Sunday, November 07, 2004

Qaraamiyi's Distorted Interpretation of President Riyaale's Foreign Policy

I have read Mr. Mohamed Hassan Qaraami’s long article posted on Somalilandnet.com, on Sep 11,2002, which discussed about president Riyaale’s foreign policy. This article will probably serve to enlighten a significant number of people, albeit in a distorted way, about the current foreign relations of the country.

I would like to shed some light on several points that I found wanting and that Mr. Qaraami did not think out adequately.

The first point is the notion that Somaliland has the right to be recognized by the international community. Ab initio, no state is obliged to recognize another in international law. In other words, no state enjoys the right to be recognized by the other states in the system. Rather, states themselves reserve the right whether to recognize a new state or not. Furthermore, it is always political considerations, rather than legal justifications, that play a larger role in the decision whether to grant recognition to a given state.

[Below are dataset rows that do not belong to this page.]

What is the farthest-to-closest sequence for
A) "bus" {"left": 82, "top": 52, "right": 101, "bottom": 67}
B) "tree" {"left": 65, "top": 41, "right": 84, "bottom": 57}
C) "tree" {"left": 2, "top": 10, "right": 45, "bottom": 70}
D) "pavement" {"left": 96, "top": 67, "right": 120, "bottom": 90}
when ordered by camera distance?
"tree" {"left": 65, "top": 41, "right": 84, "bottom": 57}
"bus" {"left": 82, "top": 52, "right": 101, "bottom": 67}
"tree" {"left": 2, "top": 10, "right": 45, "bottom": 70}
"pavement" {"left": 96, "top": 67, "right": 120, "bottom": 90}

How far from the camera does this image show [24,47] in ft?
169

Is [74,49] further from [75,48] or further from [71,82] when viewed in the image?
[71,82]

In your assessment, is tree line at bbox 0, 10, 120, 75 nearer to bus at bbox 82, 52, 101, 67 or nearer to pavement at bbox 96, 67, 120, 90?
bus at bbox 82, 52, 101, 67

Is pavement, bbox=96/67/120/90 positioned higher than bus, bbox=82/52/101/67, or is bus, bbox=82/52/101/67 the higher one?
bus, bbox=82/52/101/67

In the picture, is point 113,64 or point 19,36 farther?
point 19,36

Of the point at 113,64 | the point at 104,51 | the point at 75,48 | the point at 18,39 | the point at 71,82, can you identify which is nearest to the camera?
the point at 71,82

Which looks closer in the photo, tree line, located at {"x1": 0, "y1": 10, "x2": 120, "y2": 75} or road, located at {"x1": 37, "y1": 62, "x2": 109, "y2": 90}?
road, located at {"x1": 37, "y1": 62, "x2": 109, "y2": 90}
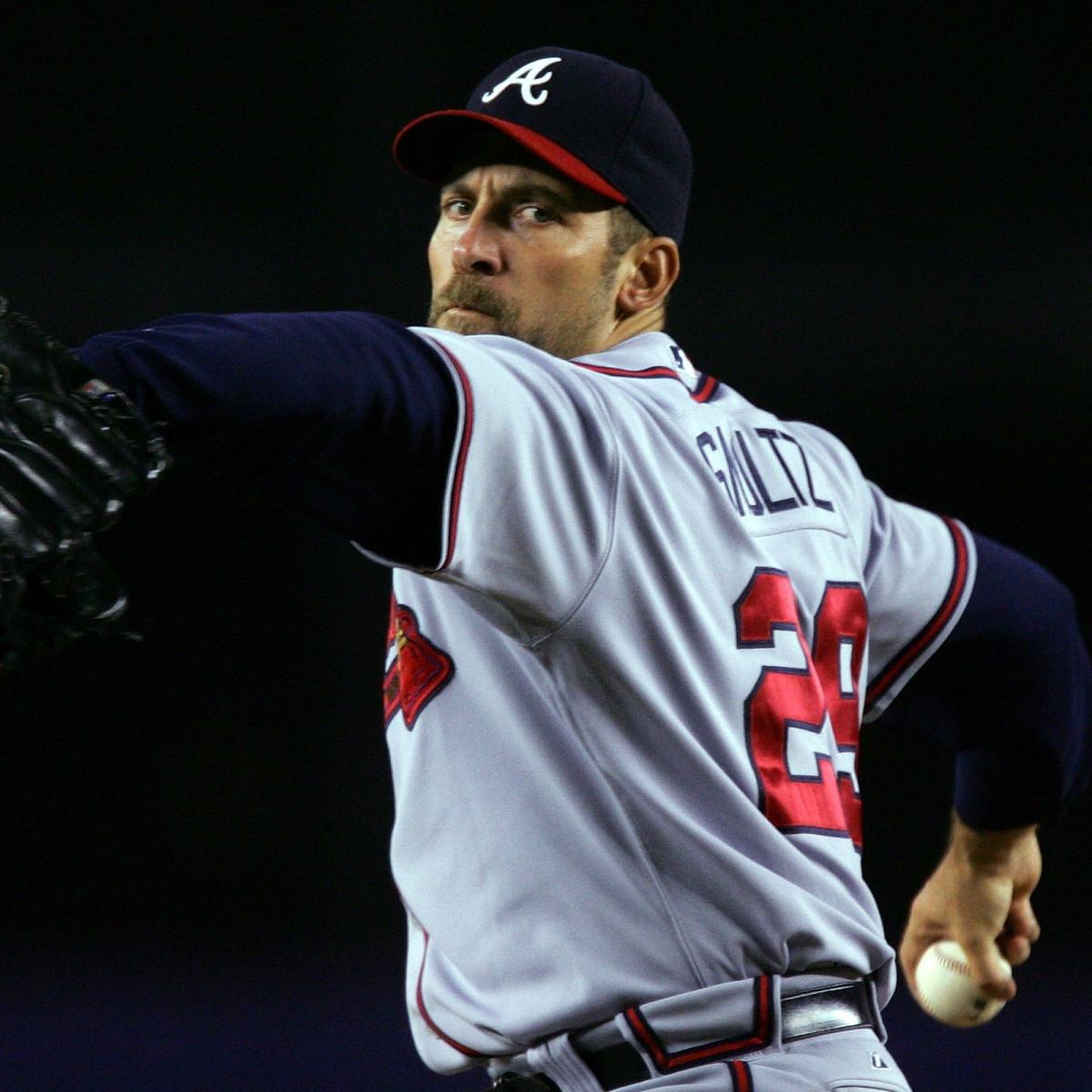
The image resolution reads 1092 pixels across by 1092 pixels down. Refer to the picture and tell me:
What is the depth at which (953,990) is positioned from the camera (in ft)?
6.90

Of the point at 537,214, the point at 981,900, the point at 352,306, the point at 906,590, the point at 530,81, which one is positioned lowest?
the point at 352,306

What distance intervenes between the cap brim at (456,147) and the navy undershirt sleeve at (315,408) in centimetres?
62

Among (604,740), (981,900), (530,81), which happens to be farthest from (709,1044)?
(530,81)

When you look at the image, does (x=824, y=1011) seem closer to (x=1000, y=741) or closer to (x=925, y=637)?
(x=925, y=637)

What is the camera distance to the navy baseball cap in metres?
1.83

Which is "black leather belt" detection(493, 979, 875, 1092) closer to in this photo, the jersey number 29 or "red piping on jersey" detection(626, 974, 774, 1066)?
"red piping on jersey" detection(626, 974, 774, 1066)

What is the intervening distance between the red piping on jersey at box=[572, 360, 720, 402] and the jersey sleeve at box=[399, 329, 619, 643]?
0.12 meters

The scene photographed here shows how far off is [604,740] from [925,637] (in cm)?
66

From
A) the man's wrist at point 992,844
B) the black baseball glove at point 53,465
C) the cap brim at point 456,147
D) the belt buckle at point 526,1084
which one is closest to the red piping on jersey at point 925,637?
the man's wrist at point 992,844

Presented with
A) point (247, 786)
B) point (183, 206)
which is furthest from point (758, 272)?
point (247, 786)

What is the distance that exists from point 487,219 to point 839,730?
26.9 inches

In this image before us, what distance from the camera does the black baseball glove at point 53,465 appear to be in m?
1.03

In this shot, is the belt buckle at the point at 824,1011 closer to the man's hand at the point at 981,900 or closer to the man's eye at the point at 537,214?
the man's hand at the point at 981,900

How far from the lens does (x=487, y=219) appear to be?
1.86 metres
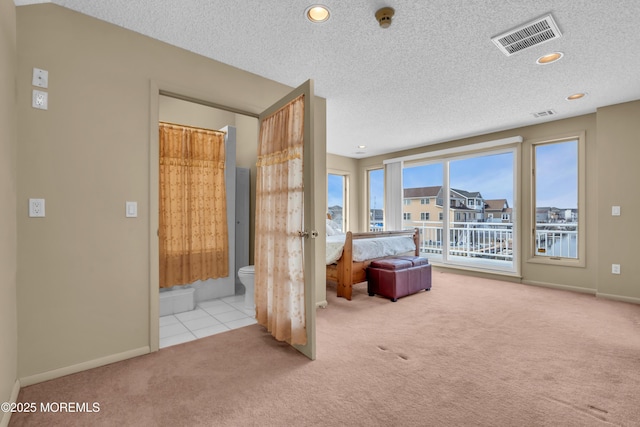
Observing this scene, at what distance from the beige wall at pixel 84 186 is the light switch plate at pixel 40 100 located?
2 cm

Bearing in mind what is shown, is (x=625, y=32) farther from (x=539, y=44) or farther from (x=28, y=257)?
(x=28, y=257)

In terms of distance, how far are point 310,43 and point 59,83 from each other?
183 cm

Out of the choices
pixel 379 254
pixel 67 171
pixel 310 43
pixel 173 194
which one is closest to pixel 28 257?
pixel 67 171

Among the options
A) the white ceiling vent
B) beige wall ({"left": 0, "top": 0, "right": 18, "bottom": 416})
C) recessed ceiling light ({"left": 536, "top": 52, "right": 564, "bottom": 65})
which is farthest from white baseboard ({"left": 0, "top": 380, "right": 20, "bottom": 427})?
recessed ceiling light ({"left": 536, "top": 52, "right": 564, "bottom": 65})

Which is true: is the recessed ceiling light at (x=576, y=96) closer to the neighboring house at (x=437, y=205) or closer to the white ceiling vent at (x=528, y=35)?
the white ceiling vent at (x=528, y=35)

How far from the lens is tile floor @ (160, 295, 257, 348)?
2.68 metres

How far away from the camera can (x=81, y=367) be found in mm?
2039

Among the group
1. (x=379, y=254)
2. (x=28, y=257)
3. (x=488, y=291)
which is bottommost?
(x=488, y=291)

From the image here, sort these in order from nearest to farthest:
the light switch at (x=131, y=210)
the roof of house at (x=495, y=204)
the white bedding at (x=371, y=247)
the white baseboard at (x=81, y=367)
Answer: the white baseboard at (x=81, y=367)
the light switch at (x=131, y=210)
the white bedding at (x=371, y=247)
the roof of house at (x=495, y=204)

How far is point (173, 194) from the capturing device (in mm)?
3625

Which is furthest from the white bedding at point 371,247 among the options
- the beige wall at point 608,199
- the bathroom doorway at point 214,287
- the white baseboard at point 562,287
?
the beige wall at point 608,199

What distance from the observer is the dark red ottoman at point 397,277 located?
375 centimetres

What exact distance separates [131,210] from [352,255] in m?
2.59

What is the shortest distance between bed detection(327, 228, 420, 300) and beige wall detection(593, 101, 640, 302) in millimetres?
2725
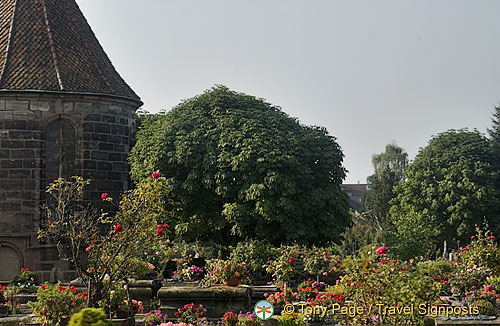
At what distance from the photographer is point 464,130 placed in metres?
44.0

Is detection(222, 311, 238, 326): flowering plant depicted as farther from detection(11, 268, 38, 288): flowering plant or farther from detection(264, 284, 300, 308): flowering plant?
detection(11, 268, 38, 288): flowering plant

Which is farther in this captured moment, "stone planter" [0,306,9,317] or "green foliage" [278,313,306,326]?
"stone planter" [0,306,9,317]

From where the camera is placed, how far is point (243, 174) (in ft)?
103

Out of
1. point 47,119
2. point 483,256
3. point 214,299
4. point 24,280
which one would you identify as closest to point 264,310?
point 214,299

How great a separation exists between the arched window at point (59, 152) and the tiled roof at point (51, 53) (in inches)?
56.1

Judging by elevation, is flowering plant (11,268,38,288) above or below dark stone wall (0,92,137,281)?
below

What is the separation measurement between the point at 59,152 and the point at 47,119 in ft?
4.11

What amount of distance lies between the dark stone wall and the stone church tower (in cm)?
3

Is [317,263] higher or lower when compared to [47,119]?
lower

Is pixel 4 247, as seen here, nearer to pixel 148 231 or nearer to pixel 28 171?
pixel 28 171

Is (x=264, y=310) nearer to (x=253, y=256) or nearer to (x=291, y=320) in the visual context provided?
(x=291, y=320)

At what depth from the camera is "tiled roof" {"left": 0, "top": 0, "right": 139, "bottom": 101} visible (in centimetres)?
2917

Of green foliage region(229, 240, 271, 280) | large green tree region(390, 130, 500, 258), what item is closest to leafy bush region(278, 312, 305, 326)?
green foliage region(229, 240, 271, 280)

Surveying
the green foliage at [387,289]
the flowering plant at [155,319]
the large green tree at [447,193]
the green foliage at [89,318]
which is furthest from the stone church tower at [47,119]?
the green foliage at [89,318]
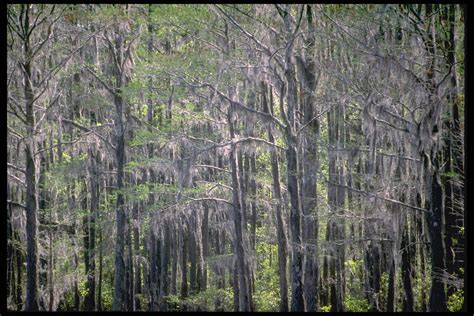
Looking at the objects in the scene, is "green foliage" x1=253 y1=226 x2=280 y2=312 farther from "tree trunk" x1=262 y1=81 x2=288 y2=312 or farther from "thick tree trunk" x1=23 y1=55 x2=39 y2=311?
"thick tree trunk" x1=23 y1=55 x2=39 y2=311

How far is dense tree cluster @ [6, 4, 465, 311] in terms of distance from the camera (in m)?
9.60

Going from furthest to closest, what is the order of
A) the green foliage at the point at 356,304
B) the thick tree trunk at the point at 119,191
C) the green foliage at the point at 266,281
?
the green foliage at the point at 266,281 < the green foliage at the point at 356,304 < the thick tree trunk at the point at 119,191

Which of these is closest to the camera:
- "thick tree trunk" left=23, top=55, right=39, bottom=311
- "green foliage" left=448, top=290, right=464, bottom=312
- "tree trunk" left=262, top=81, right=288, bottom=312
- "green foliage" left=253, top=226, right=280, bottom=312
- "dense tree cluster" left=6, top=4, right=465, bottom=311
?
"dense tree cluster" left=6, top=4, right=465, bottom=311

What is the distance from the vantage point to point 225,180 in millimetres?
17094

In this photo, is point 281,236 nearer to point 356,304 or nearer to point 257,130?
point 257,130

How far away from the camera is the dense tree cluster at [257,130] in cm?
960

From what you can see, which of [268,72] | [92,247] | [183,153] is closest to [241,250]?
[183,153]

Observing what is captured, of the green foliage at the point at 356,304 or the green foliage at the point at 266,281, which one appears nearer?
the green foliage at the point at 356,304

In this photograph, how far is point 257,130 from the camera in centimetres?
1753

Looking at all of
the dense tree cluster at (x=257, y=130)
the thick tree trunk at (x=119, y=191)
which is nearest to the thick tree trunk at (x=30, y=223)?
the dense tree cluster at (x=257, y=130)

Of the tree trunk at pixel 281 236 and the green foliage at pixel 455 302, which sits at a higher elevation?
the tree trunk at pixel 281 236

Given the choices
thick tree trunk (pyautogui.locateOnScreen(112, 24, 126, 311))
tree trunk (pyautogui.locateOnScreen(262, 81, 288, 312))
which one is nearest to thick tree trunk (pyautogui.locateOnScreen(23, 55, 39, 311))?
thick tree trunk (pyautogui.locateOnScreen(112, 24, 126, 311))

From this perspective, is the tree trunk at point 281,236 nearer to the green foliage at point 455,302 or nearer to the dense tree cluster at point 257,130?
the dense tree cluster at point 257,130

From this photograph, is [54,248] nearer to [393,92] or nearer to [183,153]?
[183,153]
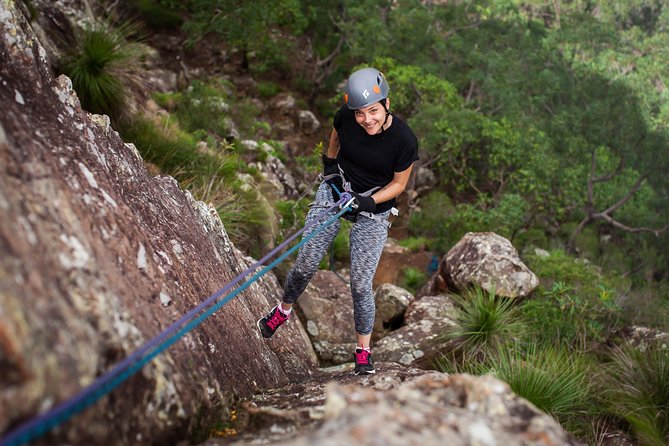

Another point, which is directly related to the above and which I found interesting, is the assertion that Somaliland is hiring international lawyers to take the UN into court for not, ostensibly, recognizing Somaliland. This is absurd and unrealistic. If Somaliland manages to achieve that, I bet, it will set a unique historical precedent in international law and international relations.

Thirdly, the notion that the republic of Djibouti opposes Somaliland and works towards its destruction because of 'economic rivalry', between the two countries vis-à-vis Ethiopian trade relations, is simplistic at best and misleading at worst. Djibouti is the shortest gateway of Ethiopian goods to the sea, which Somaliland is not, and Djibouti has a long railway link with Ethiopia, which Somaliland has not. Thus in economic terms, Ethiopia's preferences should be as clear as crystal.

Besides, if Ethiopia feels to diversify its access points to the sea, to break away from any possible Djiboutian monopoly on its goods, it could do so by striking agreements with Kenya for the use of Mombassa port, with Sudan for the use of Port Sudan, with Eritrea for the use of Assab and Mussawa ports, all three states having recognized governments, and all competing with a possible Ethiopian use of Berbera port. Does it follow then that the republic of Djibouti will have to work for the destruction of all these countries because they could compete with Djibouti for servicing Ethiopian goods?

Still, if strong and unified state of Somalia emerges, which incidentally the republic of Djibouti campaigns for, will there be any obstacles preventing the said state from granting Ethiopia the use of Berbera port? Not at all. Therefore, we have to find other explanations other than the deterministic single-factor analysis of 'economic rivalry' for dooming the state of relations between the two countries.

Fourthly, I do not agree with the notion that president Riyaale's trip to Djibouti did not serve the interest of the country.

In international relations, states are neither permanent enemies nor permanent friends. Furthermore, the fact that two states are not in good terms does not preclude them from talking to each other. Look at the current situation between the two Koreas, the Palestinians and Israelis, the Indians and the Pakistanis.... All those sets of states regard each other as enemies, but they keep on interacting diplomatically, to reach mutual common grounds.

Now, how about Somaliland, which is not recognized by a single state in the international community? Can it afford to isolate itself from the countries of the sub-region? How can it expect to secure international recognition while it cannot establish workable relations with its neighbors?

Somaliland should not only go to the Republic of Djibouti, but it should also go to the Sudan, to Eritrea, to Uganda and to Kenya. Let us be realistic. Do we have to confine ourselves to the one-directional security-oriented relations with Ethiopia? What tangible benefits accrued to us from our long love relationship with Ethiopia? Not that much, I suspect.

And finally, in one paragraph of his paper, Mr. Qaraami decried President Riyaale holding a secret meeting with President Ismail Omar Ghelle, with no one else attending the meeting. I wonder if there is anything in the constitution of the country that prevents him from doing so? Since when did we start suspecting about his motives, after all this was his first trip abroad as the President of Somaliland? Whom did Qaraami feel to have attended the said meeting with the president? The two ministers that he presented in another part of his paper as untrustworthy? Or you and I, perhaps?